The average speed set by the Siffert/Redman Porsche 917K was an amazing 122.355 mph after the first 90 laps of racing. That speed eclipsed the record (107.388 mph) set in 1966 by Lloyd Ruby and Ken Miles in their seven liter Ford GT40 Mk. II by 15 miles per hour.
Once the sun disappeared over the high banks it got dark pretty quickly at the track and the signal was given by the stewards for drivers to turn on their lights. Soon after the third place Andretti/Merzario Ferrari 512S was black-flagged for faulty tail lights. A quick pit stop corrected the problem and Andretti was back in the race in short order only to be black-flagged again after several laps for the same problem. A more thorough repair was done when he pitted but precious time was lost.

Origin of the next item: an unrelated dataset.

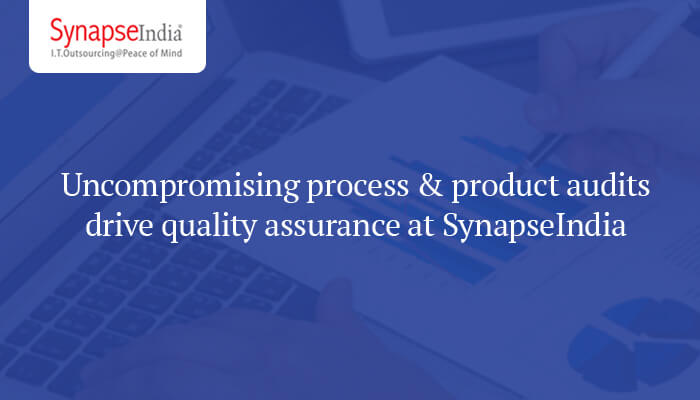 SynapseIndia®
I.T.Outsourcing@Peace of Mind

Uncompromising process & product audits drive quality assurance at SynapseIndia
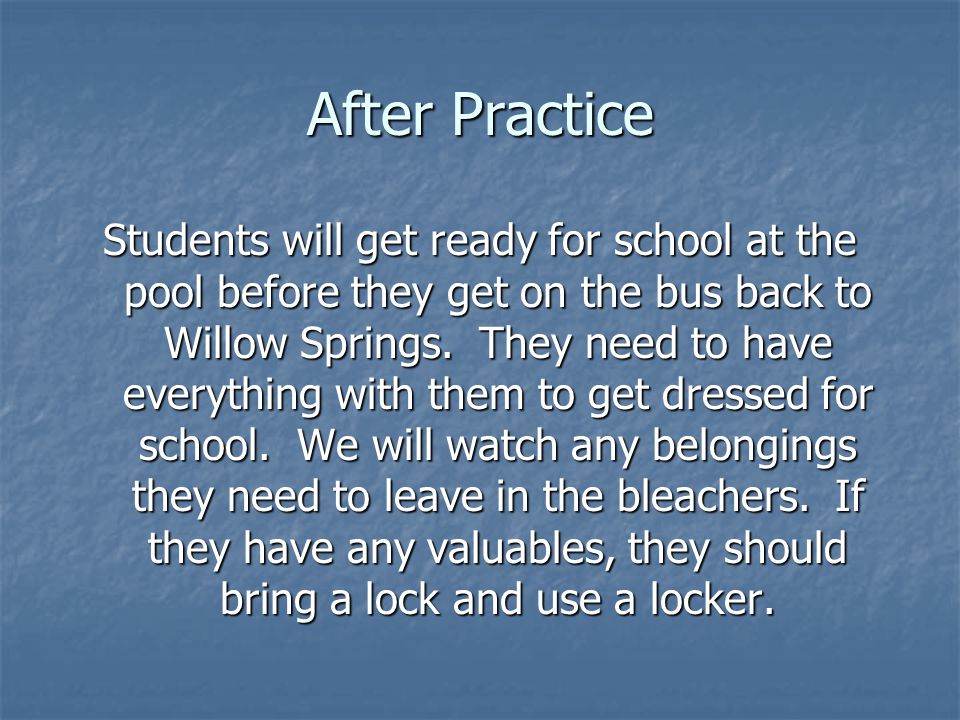 After Practice

Students will get ready for school at the pool before they get on the bus back to Willow Springs. They need to have everything with them to get dressed for school. We will watch any belongings they need to leave in the bleachers. If they have any valuables, they should bring a lock and use a locker.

It was at this point that people noticed the Siffert/Redman crew looking at their stop watches and looking intently down the track toward the pit entrance. One crew member even walked across pit lane to the grass area next to the lane to get a better view of the pit entrance. It was obvious that Brian Redman in the leading Gulf 917K was overdue. Finally the car was spotted slowly coming along the grass near the bottom of the high banks and then down pit lane. It was apparent that the car had suffered a tire puncture and the tire was beginning to shred. While the Siffert/Redman crew bent to the task of changing the tires it was noticed that the shredded tire had damaged a brake line and they immediately went to work to repair it. They also had to do a minor repair to one of the headlights which had come loose.
The headlight problem would resurface again on this car and the other team 917K. The cause was traced to the fact that Friday afternoon the Cibie units were swapped out in favor of Marchal and the lights kept popping out of their mountings. After 17 minutes in the pits the Siffert/Redman 917K reentered the race but in 8th place.
The stop for repairs allowed the #2 Rodriguez/Kinnunen Porsche to assume the lead but once those repairs were complete the #1 Siffert/Redman 917K quickly began to catch up to the leading car with Jo Siffert turning in some very quick laps and by 8:30 p.m. were in second place and gaining.
After almost six hours of racing the two JWA Gulf Porsches were 1-2 with the Andretti/Ickx Ferrari in third. Arturo Merzario had started the race as Andretti’s co-driver but when Ickx’s car retired he was assigned to drive the third place Ferrari with Andretti. Swapping a driver in the middle of a race was not unknown and before the checkered flag fell another leading driver would also be replaced. The Gurney/Parsons 512S was in fourth and the Ahrens/Elford Salzburg 917K in 5th position.
The Brabham/Cevert Matra 650 was now in 6th but both team cars were suffering from broken rotor arms and the Beltoise/Pescarolo Matra 650 already had to have their distributor replaced. By the end of the race the Matra crews would use up their entire supply of eight replacement rotor arms and even resorted to gluing the broken parts together to keep their cars in the race.